Nigeria has by far the largest development pipeline in 2015, exceeding Central and East Africa combined. An estimated 8,500 rooms are expected to be built in Nigeria at 51 planned new hotels. However, less than 40 percent of pipeline rooms are on site (under construction) and a portion of those that are under construction have stalled.

“Financing can be very difficult,” said Trevor Ward, group managing director for W Hospitality  and an author of the hotel report. “It’s easier to raise capital for oil projects in Nigeria than it is to develop hotels.”

Although Nigeria has the biggest economy on the continent, it is still relatively inexperienced when it comes to hotel-development know how. Hotels “are quite complex buildings,” Ward said.

Sub-Saharan Africa, which is historically underserved with branded hotels compared to North Africa, will lead the continent’s building activity this year.

Of the 50,000 rooms on track for development this year, about 70 percent of construction is expected to be in sub-Saharan Africa.

Just two years ago, an equal  number of rooms was in the pipeline for North and sub-Saharan Africa, at just more than 18,000, but political unrest in countries such as Morocco, Egypt and Tunisia made investors cautious to invest in a high-risk region.

Buhler and Associates hospitality consultant Roland Buhler said he believes demand from the mid-tier market will contribute to development in sub-Saharan Africa as “inter-regional and local travelers look for three-and four-star accommodations.

“Budget hotels account for less than 1 percent of the total number of sellable rooms in Africa,” he said, highlighting the opportunity that exists for hoteliers in this market segment.

Five-star hotels will also be sought after as the number of business executives conducting deals on the continent grows. African economies are set to grow 4.5 percent this year.

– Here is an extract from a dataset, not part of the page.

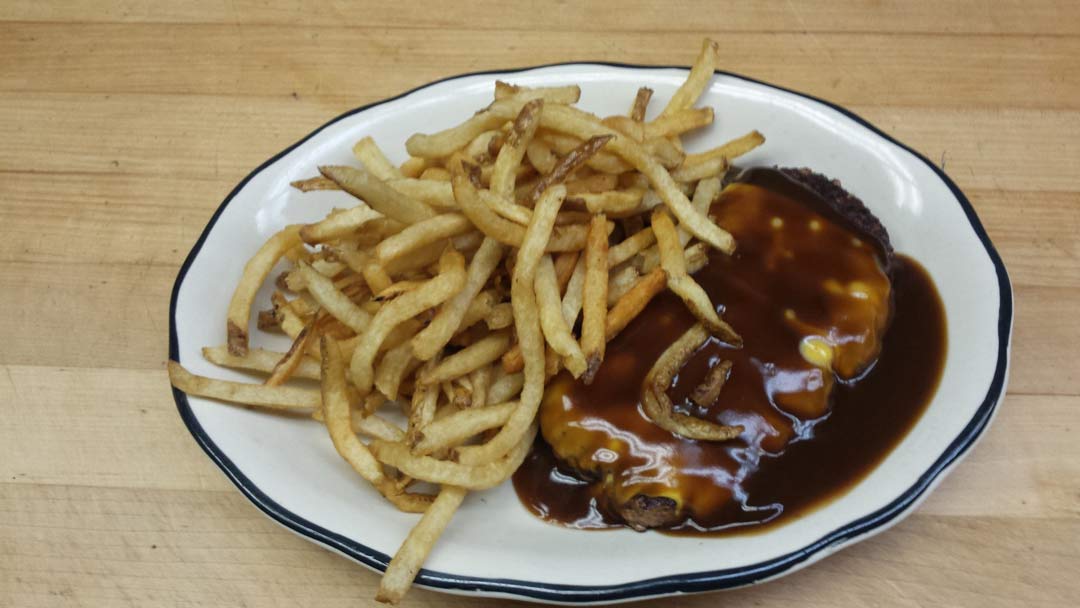Greek Hamburger steak with gravy and cheese - Food Services in Virginia Beach, VA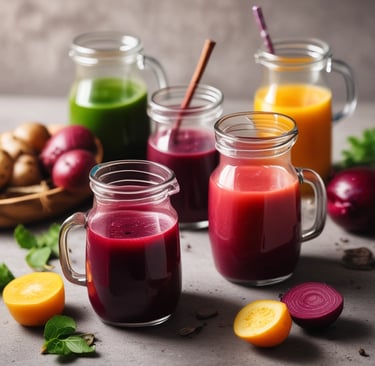 Colorful jars of beetroot, carrot, and amla powders neatly arranged on a wooden shelf.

Although sub-Saharan Africa had more signed deals than North Africa in 2014, North Africa  has 76 percent of the pipeline rooms under construction compared to 55 percent in sub-Saharan Africa.

“Most North African countries are more mature in terms of their tourism industry. It’s easier to get a hotel built as the infrastructure is already in place,” said Ward. “In contrast, most sub-Saharan African countries are building hotels for the first time,” he said, citing Mauritania, which now has three branded hotels in the development pipeline, up from zero in 2014.

The number of rooms planned for development in South Africa has been steady at about 1,600 for the past three years, according to the report. South Africa occupies the No. 6 spot among the top 10 countries by number of rooms in the development pipeline, behind Tunisia but ahead of Kenya. Uganda sits at No. 10.

Building activity in South Africa has slowed markedly since the run up to the 2010 World Cup but the industry is showing signs of recovery, Troughton said.

Tourists flocking to the country to take advantage of the weakening rand have created demand for accommodation and building opportunity.

However, should the introduction of South Africa’s new visa regulations stem tourism, as industry experts warn, this will be likely to see hotel development deals in the continent’s most advanced economy dwindle, he says.